### Texte présenté
« Dans les temps qu'on peut qualifier de préscientifiques, les hommes n'étaient pas embarrassés quand il s'agissait d'expliquer le rêve (...) Ils le prenaient pour un message favorable ou hostile adressé par des puissances supérieures, démoniaques ou divines. (…) Mais depuis qu'on a rejeté l'hypothèse mythologique, le rêve est en manque d'explication. »
(Sigmund Freud Sur le rêve chap 1)
Freud, qui comme on le sait n'était pas embarrassé quand il s'agissait de croire en lui, a considéré que le moment où il fait sa propre hypothèse d'explication du rêve est l'acte de naissance de la psychanalyse proprement dite.
Et en effet, son originalité et sa force consistent à réaliser une Aufhebung, une synthèse dialectique, des points de vue scientifique et mythologique.
Il choisit la date symbolique de 1900 pour publier ce qu'il nommera non pas l'explication, mais L'interprétation du rêve. En v.o Die Traumdeutung. Deutung signifie aussi traduction. De fait, c'est le point de départ déterminant : remarquer que la communication d'un rêve ne peut se faire que dans un récit, par la mise en mots des éléments qui le constituent.
Éléments nombreux, de domaines fort différents :
« Les conditions de son surgissement, son rapport à la vie psychique pendant l'état de veille, sa dépendance de stimuli qui finissent par s'imposer à la perception pendant l'état de sommeil, les nombreuses bizarreries de son contenu qui heurtent la pensée vigile, l'incongruence de ses productions imaginaires et des affects qui leur sont rattachés, enfin le caractère évanescent du rêve, la façon dont la pensée vigile le repousse sur le côté comme quelque chose d'étranger à elle, le mutile ou l'efface dans le souvenir : tous ces problèmes et de nombreux autres encore requièrent depuis bien des siècles des solutions qui jusqu'à présent n'ont pu être fournies de manière satisfaisante. »

### Travail demandé
(A) Relevez tous les termes allemands que cite le texte sur Freud et l'interprétation du rêve.
(B) D'après le texte sur Freud et l'interprétation du rêve, en quelle année Freud publie-t-il L'interprétation du rêve ?

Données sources

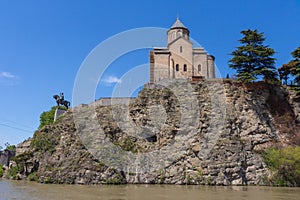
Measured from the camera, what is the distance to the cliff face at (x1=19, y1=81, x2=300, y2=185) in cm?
2575

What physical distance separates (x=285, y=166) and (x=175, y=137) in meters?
10.5

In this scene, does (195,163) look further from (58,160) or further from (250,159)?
(58,160)

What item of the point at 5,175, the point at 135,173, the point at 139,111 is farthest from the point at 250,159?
the point at 5,175

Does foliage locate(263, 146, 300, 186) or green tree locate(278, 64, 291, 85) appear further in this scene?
green tree locate(278, 64, 291, 85)

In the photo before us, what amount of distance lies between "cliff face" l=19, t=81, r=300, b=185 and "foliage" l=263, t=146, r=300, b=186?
841mm

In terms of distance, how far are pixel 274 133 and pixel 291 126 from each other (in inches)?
81.0

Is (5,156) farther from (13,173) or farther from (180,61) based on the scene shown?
(180,61)

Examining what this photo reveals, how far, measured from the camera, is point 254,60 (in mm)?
29750

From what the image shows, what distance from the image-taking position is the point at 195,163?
26203mm

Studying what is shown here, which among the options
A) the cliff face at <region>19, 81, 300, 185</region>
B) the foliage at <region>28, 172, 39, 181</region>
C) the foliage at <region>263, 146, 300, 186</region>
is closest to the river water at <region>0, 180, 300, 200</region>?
the foliage at <region>263, 146, 300, 186</region>

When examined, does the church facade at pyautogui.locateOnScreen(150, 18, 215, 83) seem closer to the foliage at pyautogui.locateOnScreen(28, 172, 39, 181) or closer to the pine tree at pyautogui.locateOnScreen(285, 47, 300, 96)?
the pine tree at pyautogui.locateOnScreen(285, 47, 300, 96)

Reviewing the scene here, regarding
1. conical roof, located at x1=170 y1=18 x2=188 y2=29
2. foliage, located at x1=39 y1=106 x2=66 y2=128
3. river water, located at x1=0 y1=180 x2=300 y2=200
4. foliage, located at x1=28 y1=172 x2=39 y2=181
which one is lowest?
foliage, located at x1=28 y1=172 x2=39 y2=181

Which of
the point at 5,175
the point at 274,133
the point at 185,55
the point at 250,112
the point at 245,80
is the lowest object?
the point at 5,175

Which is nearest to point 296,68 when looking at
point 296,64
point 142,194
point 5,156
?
point 296,64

### Réponses
(A) Aufhebung, Die Traumdeutung, Deutung

(B) En 1900.